SEITENTEXT
----
Oberlandesgericht Oldenburg
Urt. v. 04.09.1996, Az.: 2 U 149/96
Ausnahme von der Leistungsfreiheit nach einer Unfallflucht des Versicherungsnehmers
Bibliographie
- Gericht
- OLG Oldenburg
- Datum
- 04.09.1996
- Aktenzeichen
- 2 U 149/96
- Entscheidungsform
- Urteil
- Referenz
- WKRS 1996, 21424
- Entscheidungsname
- [keine Angabe]
- ECLI
- ECLI:DE:OLGOL:1996:0904.2U149.96.0A
Rechtsgrundlagen
- § 6 Abs. 3 VVG
- § 142 StGB
Amtlicher Leitsatz
Fahrzeugversicherung: Leistungspflicht des Versicherers trotz Unfallflucht des Versicherungsnehmers.
Entscheidungsgründe
Die Beklagte ist nicht wegen einer Obliegenheitsverletzung des Klägers gemäß § 7 I Nr. 2 Satz 3, V Nr. 4 AKB i.V.m. § 6 Abs. 3 VVG leistungsfrei. Zwar ist grundsätzlich sowohl in der Haftpflicht- als auch in der Fahrzeugversicherung von einer Verletzung der Aufklärungsobliegenheiten auszugehen, falls der Versicherungsnehmer sich des unerlaubten Entfernens vom Unfallort gemäß § 142 StGB schuldig macht (BGH NJW 1976, 371; BGH NJW 1987, 2374; Stiefel/Hofmann, AKB, 16. Aufl., § 7 Rdnr. 34 ff.). Eine Leistungsfreiheit tritt jedoch trotz Erfüllung des Straftatbestandes des § 142 StGB dann nicht ein, wenn feststeht, dass den Versicherungsnehmer hinsichtlich der Obliegenheitsverletzung ausnahmsweise nur ein geringes Verschulden trifft (BGH VersR 1970, 410; OLG Karlsruhe NJW-RR 1993, 99 [OLG Karlsruhe 01.10.1992 - 12 U 90/92]; Stiefel/Hofmann, a.a.O., § 7 Rdnr. 88 ff m.w.N.).
----
AUSGANGSDATEN
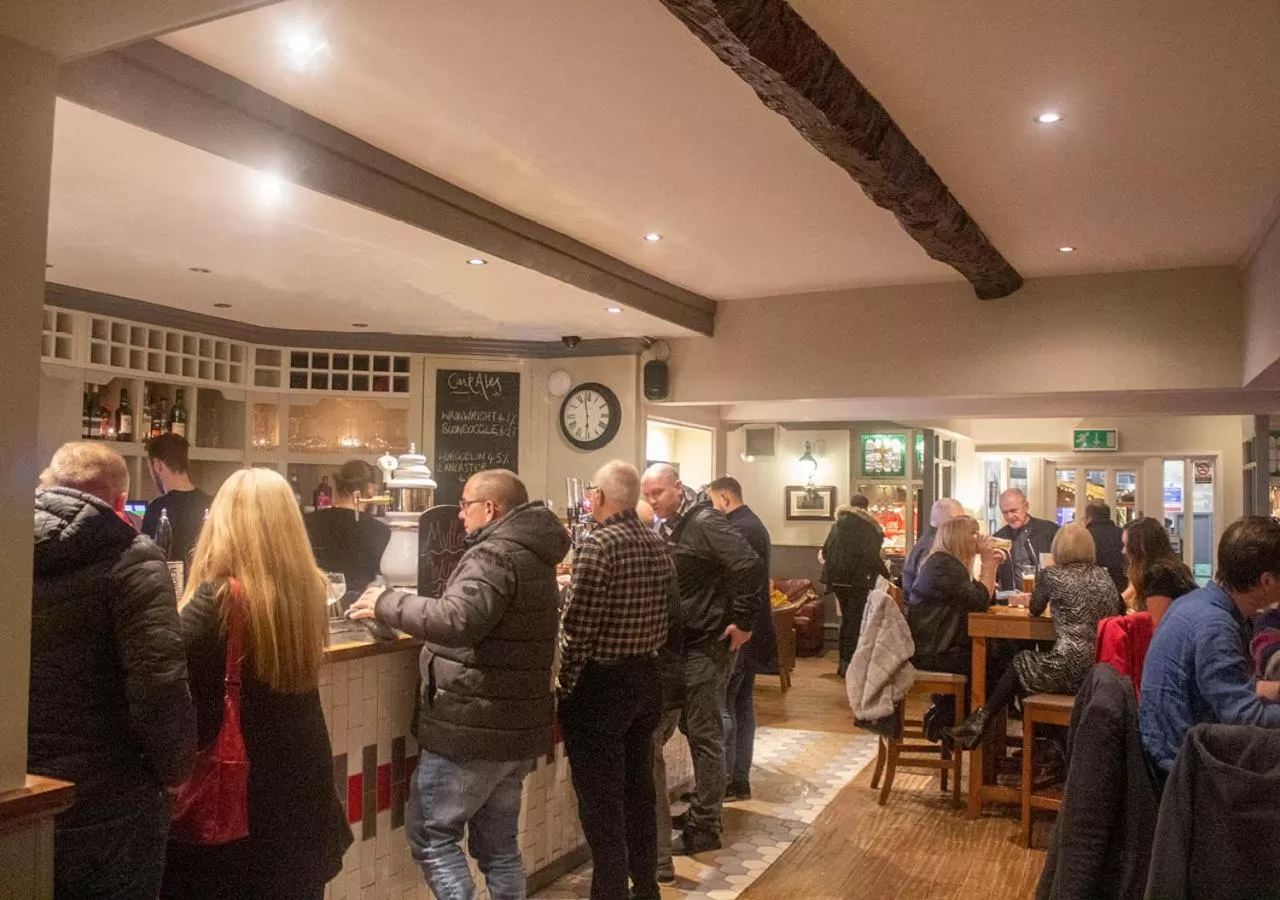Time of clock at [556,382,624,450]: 5:58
----
ARBEITSANWEISUNG
Gib aus dem Urteil zur Unfallflucht den Abschnitt wörtlich wieder, beginnend mit „Entscheidungsgründe“ und fortlaufend bis einschließlich „88 ff m.w.N.).“.

ANTWORT
Entscheidungsgründe
Die Beklagte ist nicht wegen einer Obliegenheitsverletzung des Klägers gemäß § 7 I Nr. 2 Satz 3, V Nr. 4 AKB i.V.m. § 6 Abs. 3 VVG leistungsfrei. Zwar ist grundsätzlich sowohl in der Haftpflicht- als auch in der Fahrzeugversicherung von einer Verletzung der Aufklärungsobliegenheiten auszugehen, falls der Versicherungsnehmer sich des unerlaubten Entfernens vom Unfallort gemäß § 142 StGB schuldig macht (BGH NJW 1976, 371; BGH NJW 1987, 2374; Stiefel/Hofmann, AKB, 16. Aufl., § 7 Rdnr. 34 ff.). Eine Leistungsfreiheit tritt jedoch trotz Erfüllung des Straftatbestandes des § 142 StGB dann nicht ein, wenn feststeht, dass den Versicherungsnehmer hinsichtlich der Obliegenheitsverletzung ausnahmsweise nur ein geringes Verschulden trifft (BGH VersR 1970, 410; OLG Karlsruhe NJW-RR 1993, 99 [OLG Karlsruhe 01.10.1992 - 12 U 90/92]; Stiefel/Hofmann, a.a.O., § 7 Rdnr. 88 ff m.w.N.).